Exercises.
[1] Do statements (a), (b) and (c) agree with the text on half standard deviation? Answer each with yes or no, and quote the deciding words. (a) The y bar in the half moment formula is a mean of only the points on the left. (b) In the electrical test data example, sigma right is higher than sigma left. (c) The non-normal P over T ratio uses six sigma in the numerator.
[2] Please list every quantity that the text on half standard deviation uses to define the non-normal P over T ratio.
[3] In the text on half standard deviation, what percentage is the prediction interval in the electrical test data example equivalent to?
━━ Reading text
About the theory. I had a look at the theory. It's quite complex using the complex number i. Then I will not enter here in this theory of course. But there is an alternative about Half Moment which is called the Half Standard Deviation. Half Standard Deviation is very useful for the objective of NXP and Francois. What is our moment? Here you have the very simple formula of the Half Moment for the left sigma.

Okay, so you may see that it is very similar to the formula of a standard deviation. But on the left you have a given number of point on the left. On the left means lower than the mean, lower than the mean. We calculate the sum of square between the point on the left and the square difference with the mean. Note that y bar is a global mean. It's not a left or right mean, it's the global mean of all the data. This is quite natural. The left sigma and right sigma is the same of course on the right. Okay.

Once you have this calculation done you can model and you can calculate a confidence bound confidence interval for any non-symmetric distribution. Here we have an additional assumption when we use this prediction formula interval. You see the Z are the quantile of the normal distribution. It may seem to be surprising, but here we assume we have a non-symmetric distribution. However, on the right and off the left we have some kind of skew, like a normal distribution. Okay. For that reason, we can apply this formula, which is a standard formula with the Z of the normal distribution. But of course the prediction interval will not be symmetric because usually for non-normal data by definition sigma left and sigma right is not the same. That's the that's the idea.

Now I go to the next slide. An example here we have a non-normal distribution. This is an electrical test data. The quantile plot is showing non-normality. We also see this in the histogram. We have a calculation at plus or minus three sigma. But we have sigma left and sigma right. What we see in this distribution.

The average is close to this value here. The skew of the distribution is mainly on the right. In that case sigma right is higher than sigma left. You see that the prediction. This is a prediction interval at equivalent 99.7% which is wider on the right compared to the left.

What is also interesting is that an this value is very close to the prediction limit, because the sigma left is low. We can see that there is a very small skewed distribution left, and this point is quite far. Compared to this. We are able to model this point to some extent.

I'm going to show you with a JMP now, just to continue and to generalize the P over T ratio defined by François, we define a non-normal P over T ratio which is just three sigma left plus three sigma right divided by the tolerance. This is clearly the same formula. But we have we don't have six sigma in the numerator. We have three left and three right sigma.
━━━━
━━ Stored rows
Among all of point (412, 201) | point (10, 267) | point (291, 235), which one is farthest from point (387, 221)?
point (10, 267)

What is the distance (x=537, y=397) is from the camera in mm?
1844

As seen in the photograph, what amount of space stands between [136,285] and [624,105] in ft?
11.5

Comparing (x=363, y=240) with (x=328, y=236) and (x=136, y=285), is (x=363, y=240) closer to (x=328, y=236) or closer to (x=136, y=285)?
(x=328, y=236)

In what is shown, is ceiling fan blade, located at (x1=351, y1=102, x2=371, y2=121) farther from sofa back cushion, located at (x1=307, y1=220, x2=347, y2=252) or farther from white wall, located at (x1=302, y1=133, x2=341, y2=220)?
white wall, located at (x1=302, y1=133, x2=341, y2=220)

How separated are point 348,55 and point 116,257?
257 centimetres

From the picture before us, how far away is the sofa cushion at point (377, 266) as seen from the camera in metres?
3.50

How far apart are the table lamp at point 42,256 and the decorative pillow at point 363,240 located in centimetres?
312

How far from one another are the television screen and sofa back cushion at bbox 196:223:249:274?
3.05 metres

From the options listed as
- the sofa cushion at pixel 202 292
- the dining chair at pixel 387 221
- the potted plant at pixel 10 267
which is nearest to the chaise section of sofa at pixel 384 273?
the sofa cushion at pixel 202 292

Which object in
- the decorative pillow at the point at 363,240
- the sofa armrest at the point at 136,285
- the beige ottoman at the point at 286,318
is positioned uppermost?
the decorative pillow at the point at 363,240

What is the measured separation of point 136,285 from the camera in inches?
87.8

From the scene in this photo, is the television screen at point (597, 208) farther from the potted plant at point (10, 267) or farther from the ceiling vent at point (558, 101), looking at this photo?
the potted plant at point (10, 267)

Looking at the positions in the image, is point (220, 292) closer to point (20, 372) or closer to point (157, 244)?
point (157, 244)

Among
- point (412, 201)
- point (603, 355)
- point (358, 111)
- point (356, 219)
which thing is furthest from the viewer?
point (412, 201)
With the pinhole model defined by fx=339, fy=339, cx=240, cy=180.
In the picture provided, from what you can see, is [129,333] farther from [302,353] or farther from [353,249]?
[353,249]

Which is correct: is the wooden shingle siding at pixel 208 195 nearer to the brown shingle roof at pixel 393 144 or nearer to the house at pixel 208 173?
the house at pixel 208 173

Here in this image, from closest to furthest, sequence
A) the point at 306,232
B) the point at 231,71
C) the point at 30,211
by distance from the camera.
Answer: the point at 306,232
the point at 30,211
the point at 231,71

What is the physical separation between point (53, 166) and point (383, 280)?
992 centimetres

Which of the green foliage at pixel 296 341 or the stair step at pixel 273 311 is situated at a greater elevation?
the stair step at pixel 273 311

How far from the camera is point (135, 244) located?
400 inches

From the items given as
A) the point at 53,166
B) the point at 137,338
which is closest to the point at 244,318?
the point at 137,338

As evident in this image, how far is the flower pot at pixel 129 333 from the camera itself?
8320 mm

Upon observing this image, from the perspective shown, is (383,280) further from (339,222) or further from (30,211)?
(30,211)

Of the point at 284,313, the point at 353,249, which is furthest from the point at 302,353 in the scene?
━━━━
Per-task answers.
[1]
(a) No: "Note that y bar is a global mean. It's not a left or right mean, it's the global mean of all the data."
(b) Yes: "In that case sigma right is higher than sigma left."
(c) No: "But we have we don't have six sigma in the numerator. We have three left and three right sigma."

[2] Three sigma left, three sigma right, and the tolerance.

[3] 99.7%